JavaScript code compression « Python recipes

A regex-based JavaScript compression kludge.

The current version has been tested against mochikit and json.js, which indeed tripped up the previous version (see comments).

      '''
a regex-based JavaScript code compression kludge
'''
import re

class JSCompressor(object):

    def __init__(self, compressionLevel=2, measureCompression=False):
        '''
        compressionLevel:
        0 - no compression, script returned unchanged. For debugging only -
            try if you suspect that compression compromises your script
        1 - Strip comments and empty lines, don't change line breaks and indentation (code remains readable)
        2 - Additionally strip insignificant whitespace (code will become quite unreadable)

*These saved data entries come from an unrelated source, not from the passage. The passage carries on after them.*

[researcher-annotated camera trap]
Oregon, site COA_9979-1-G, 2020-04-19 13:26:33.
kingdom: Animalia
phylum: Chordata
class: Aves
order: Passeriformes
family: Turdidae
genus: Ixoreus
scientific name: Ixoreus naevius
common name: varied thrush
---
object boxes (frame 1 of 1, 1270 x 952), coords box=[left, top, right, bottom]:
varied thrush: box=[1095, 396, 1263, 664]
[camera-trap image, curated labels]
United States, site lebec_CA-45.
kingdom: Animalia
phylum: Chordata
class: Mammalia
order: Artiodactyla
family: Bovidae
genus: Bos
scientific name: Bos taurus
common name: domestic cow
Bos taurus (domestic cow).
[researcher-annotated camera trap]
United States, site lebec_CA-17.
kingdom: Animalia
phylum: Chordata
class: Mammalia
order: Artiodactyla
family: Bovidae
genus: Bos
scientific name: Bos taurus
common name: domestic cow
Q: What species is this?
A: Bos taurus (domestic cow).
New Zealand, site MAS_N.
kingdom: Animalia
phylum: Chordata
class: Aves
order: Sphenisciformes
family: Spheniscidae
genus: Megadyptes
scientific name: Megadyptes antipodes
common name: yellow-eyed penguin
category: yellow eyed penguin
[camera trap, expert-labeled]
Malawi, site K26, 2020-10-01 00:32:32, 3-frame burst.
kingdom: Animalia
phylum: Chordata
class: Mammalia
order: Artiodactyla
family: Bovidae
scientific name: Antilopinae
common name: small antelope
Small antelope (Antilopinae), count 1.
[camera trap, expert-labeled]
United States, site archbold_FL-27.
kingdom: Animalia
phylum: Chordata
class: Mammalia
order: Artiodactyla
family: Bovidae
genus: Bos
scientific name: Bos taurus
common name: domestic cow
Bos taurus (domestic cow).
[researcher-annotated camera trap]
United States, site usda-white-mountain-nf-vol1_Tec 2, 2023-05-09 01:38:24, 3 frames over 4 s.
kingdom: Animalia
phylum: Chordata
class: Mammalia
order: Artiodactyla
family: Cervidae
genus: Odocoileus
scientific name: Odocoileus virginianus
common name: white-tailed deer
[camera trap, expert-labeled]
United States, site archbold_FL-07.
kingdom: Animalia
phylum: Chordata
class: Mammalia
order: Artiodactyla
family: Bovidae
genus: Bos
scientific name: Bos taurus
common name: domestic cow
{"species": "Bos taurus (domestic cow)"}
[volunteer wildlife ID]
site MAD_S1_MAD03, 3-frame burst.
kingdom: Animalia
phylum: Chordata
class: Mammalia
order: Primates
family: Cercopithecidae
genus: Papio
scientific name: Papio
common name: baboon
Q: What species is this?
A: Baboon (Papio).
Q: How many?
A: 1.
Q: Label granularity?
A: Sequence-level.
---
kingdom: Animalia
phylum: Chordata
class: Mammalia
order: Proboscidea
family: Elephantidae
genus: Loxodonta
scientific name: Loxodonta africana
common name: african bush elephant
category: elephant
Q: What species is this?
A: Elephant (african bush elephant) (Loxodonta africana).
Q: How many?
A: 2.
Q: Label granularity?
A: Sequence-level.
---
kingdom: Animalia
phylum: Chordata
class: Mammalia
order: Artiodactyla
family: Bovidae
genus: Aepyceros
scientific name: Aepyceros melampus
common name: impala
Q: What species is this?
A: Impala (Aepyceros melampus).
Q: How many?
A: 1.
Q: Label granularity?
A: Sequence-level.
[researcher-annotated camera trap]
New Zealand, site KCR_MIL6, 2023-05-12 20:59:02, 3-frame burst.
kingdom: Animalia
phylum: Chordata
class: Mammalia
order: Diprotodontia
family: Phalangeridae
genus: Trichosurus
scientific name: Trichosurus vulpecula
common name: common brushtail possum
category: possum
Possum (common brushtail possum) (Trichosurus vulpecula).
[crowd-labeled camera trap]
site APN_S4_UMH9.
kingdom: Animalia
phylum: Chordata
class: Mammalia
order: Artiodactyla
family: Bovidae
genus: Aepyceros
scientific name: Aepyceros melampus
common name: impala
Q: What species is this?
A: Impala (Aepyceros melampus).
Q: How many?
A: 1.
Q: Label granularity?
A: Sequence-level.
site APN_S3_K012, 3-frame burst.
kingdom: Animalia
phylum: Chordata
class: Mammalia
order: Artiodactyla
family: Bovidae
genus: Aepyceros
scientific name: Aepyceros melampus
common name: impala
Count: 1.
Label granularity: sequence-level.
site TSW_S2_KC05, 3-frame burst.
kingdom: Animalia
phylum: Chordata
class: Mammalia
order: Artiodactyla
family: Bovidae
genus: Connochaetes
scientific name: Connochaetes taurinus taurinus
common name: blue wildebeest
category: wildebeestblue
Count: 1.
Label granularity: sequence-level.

        measureCompression: append a comment stating the extent of compression
        '''
        self.compressionLevel = compressionLevel
        self.measureCompression = measureCompression

    # a bunch of regexes used in compression
    # first, exempt string and regex literals from compression by transient substitution

    findLiterals = re.compile(r'''
        (\'.*?(?<=[^\\])\')             |       # single-quoted strings
        (\".*?(?<=[^\\])\")             |       # double-quoted strings
        ((?<![\*\/])\/(?![\/\*]).*?(?<![\\])\/) # JS regexes, trying hard not to be tripped up by comments
        ''', re.VERBOSE)

    # literals are temporarily replaced by numbered placeholders

    literalMarker = '@_@%d@_@'                  # temporary replacement
    backSubst = re.compile('@_@(\d+)@_@')       # put the string literals back in

    mlc1 = re.compile(r'(\/\*.*?\*\/)')         # /* ... */ comments on single line
    mlc = re.compile(r'(\/\*.*?\*\/)', re.DOTALL)  # real multiline comments
    slc = re.compile('\/\/.*')                  # remove single line comments

    collapseWs = re.compile('(?<=\S)[ \t]+')    # collapse successive non-leading white space characters into one

    squeeze = re.compile('''
        \s+(?=[\}\]\)\:\&\|\=\;\,\.\+])   |     # remove whitespace preceding control characters
        (?<=[\{\[\(\:\&\|\=\;\,\.\+])\s+  |     # ... or following such
        [ \t]+(?=\W)                      |     # remove spaces or tabs preceding non-word characters
        (?<=\W)[ \t]+                           # ... or following such
        '''
        , re.VERBOSE | re.DOTALL)

    def compress(self, script):
        '''
        perform compression and return compressed script
        '''
        if self.compressionLevel == 0:
            return script

        lengthBefore = len(script)

        # first, substitute string literals by placeholders to prevent the regexes messing with them
        literals = []

        def insertMarker(mo):
            l = mo.group()
            literals.append(l)
            return self.literalMarker % (len(literals) - 1)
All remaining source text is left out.